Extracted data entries
▬▬▬▬▬▬

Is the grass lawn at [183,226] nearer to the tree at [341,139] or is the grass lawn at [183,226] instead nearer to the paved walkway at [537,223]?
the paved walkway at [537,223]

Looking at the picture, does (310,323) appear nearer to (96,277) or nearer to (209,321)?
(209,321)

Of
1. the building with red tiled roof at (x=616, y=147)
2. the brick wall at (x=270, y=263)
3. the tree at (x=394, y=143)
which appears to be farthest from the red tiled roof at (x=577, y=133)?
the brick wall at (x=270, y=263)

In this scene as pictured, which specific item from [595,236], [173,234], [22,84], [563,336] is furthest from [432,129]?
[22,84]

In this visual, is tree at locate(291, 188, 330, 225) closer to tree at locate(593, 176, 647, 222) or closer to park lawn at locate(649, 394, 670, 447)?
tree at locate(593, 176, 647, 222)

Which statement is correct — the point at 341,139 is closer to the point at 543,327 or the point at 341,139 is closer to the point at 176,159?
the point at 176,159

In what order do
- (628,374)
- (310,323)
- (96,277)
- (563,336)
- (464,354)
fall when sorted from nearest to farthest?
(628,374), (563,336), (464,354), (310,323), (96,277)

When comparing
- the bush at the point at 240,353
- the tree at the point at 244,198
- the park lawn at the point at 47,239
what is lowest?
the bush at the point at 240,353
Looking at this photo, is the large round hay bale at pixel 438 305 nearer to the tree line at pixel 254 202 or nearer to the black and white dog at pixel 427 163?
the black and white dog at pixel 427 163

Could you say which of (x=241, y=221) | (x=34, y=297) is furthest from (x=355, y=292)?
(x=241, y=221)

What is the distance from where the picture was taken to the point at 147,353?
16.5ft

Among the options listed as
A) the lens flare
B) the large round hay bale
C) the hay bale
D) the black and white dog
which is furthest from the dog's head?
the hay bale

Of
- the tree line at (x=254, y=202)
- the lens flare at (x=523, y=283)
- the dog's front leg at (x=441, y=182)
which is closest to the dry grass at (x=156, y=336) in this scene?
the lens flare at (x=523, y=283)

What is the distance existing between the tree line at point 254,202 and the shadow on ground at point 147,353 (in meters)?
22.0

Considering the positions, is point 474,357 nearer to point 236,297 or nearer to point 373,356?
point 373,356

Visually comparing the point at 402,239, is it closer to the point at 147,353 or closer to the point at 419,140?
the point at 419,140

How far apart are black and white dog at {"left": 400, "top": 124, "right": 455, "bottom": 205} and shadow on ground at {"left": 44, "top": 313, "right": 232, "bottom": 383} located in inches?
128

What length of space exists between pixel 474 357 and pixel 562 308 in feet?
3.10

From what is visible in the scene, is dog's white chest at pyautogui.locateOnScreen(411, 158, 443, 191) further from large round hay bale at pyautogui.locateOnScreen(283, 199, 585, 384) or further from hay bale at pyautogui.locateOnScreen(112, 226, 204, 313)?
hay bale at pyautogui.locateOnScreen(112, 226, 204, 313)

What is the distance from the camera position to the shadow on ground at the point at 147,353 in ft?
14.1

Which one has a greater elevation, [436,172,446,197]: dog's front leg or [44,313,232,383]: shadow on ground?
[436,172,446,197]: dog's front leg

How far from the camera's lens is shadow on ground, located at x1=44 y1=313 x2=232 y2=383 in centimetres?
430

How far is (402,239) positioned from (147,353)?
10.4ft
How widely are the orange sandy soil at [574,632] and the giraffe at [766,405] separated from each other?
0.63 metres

▬▬▬▬▬▬

Convert the items above into a JSON list of strings, with each line as its own string and blank lines omitted.

## [PROBLEM SOLUTION]
[
  "Is the grass lawn at [183,226] nearer to the tree at [341,139] or is the grass lawn at [183,226] instead nearer to the paved walkway at [537,223]?",
  "the paved walkway at [537,223]",
  "Looking at the picture, does (310,323) appear nearer to (96,277) or nearer to (209,321)?",
  "(209,321)",
  "Of",
  "1. the building with red tiled roof at (x=616, y=147)",
  "2. the brick wall at (x=270, y=263)",
  "3. the tree at (x=394, y=143)",
  "which appears to be farthest from the red tiled roof at (x=577, y=133)?",
  "the brick wall at (x=270, y=263)",
  "In this scene as pictured, which specific item from [595,236], [173,234], [22,84], [563,336] is furthest from [432,129]?",
  "[22,84]",
  "In this visual, is tree at locate(291, 188, 330, 225) closer to tree at locate(593, 176, 647, 222) or closer to park lawn at locate(649, 394, 670, 447)?",
  "tree at locate(593, 176, 647, 222)",
  "Which statement is correct — the point at 341,139 is closer to the point at 543,327 or the point at 341,139 is closer to the point at 176,159?",
  "the point at 176,159",
  "In what order do",
  "- (628,374)",
  "- (310,323)",
  "- (96,277)",
  "- (563,336)",
  "- (464,354)",
  "fall when sorted from nearest to farthest?",
  "(628,374), (563,336), (464,354), (310,323), (96,277)",
  "When comparing",
  "- the bush at the point at 240,353",
  "- the tree at the point at 244,198",
  "- the park lawn at the point at 47,239",
  "what is lowest?",
  "the bush at the point at 240,353",
  "Looking at this photo, is the large round hay bale at pixel 438 305 nearer to the tree line at pixel 254 202 or nearer to the black and white dog at pixel 427 163?",
  "the black and white dog at pixel 427 163",
  "Could you say which of (x=241, y=221) | (x=34, y=297) is furthest from (x=355, y=292)?",
  "(x=241, y=221)",
  "What is the distance from where the picture was taken to the point at 147,353?",
  "16.5ft",
  "Among the options listed as",
  "A) the lens flare",
  "B) the large round hay bale",
  "C) the hay bale",
  "D) the black and white dog",
  "which is furthest from the dog's head?",
  "the hay bale",
  "Of",
  "- the tree line at (x=254, y=202)",
  "- the lens flare at (x=523, y=283)",
  "- the dog's front leg at (x=441, y=182)",
  "which is closest to the dry grass at (x=156, y=336) in this scene?",
  "the lens flare at (x=523, y=283)",
  "What is the distance existing between the tree line at point 254,202 and the shadow on ground at point 147,353 (in meters)?",
  "22.0",
  "Considering the positions, is point 474,357 nearer to point 236,297 or nearer to point 373,356?",
  "point 373,356",
  "Visually comparing the point at 402,239, is it closer to the point at 147,353 or closer to the point at 419,140?",
  "the point at 419,140",
  "How far apart are black and white dog at {\"left\": 400, \"top\": 124, \"right\": 455, \"bottom\": 205} and shadow on ground at {\"left\": 44, \"top\": 313, \"right\": 232, \"bottom\": 383} located in inches?",
  "128",
  "What length of space exists between pixel 474 357 and pixel 562 308 in feet?",
  "3.10",
  "From what is visible in the scene, is dog's white chest at pyautogui.locateOnScreen(411, 158, 443, 191) further from large round hay bale at pyautogui.locateOnScreen(283, 199, 585, 384) or further from hay bale at pyautogui.locateOnScreen(112, 226, 204, 313)?",
  "hay bale at pyautogui.locateOnScreen(112, 226, 204, 313)",
  "What is the distance from the camera position to the shadow on ground at the point at 147,353 in ft?",
  "14.1",
  "Which one has a greater elevation, [436,172,446,197]: dog's front leg or [44,313,232,383]: shadow on ground?",
  "[436,172,446,197]: dog's front leg",
  "How far from the camera's lens is shadow on ground, located at x1=44 y1=313 x2=232 y2=383 in centimetres?",
  "430",
  "How far is (402,239) positioned from (147,353)?",
  "10.4ft",
  "How widely are the orange sandy soil at [574,632] and the giraffe at [766,405] separated from each other?",
  "0.63 metres"
]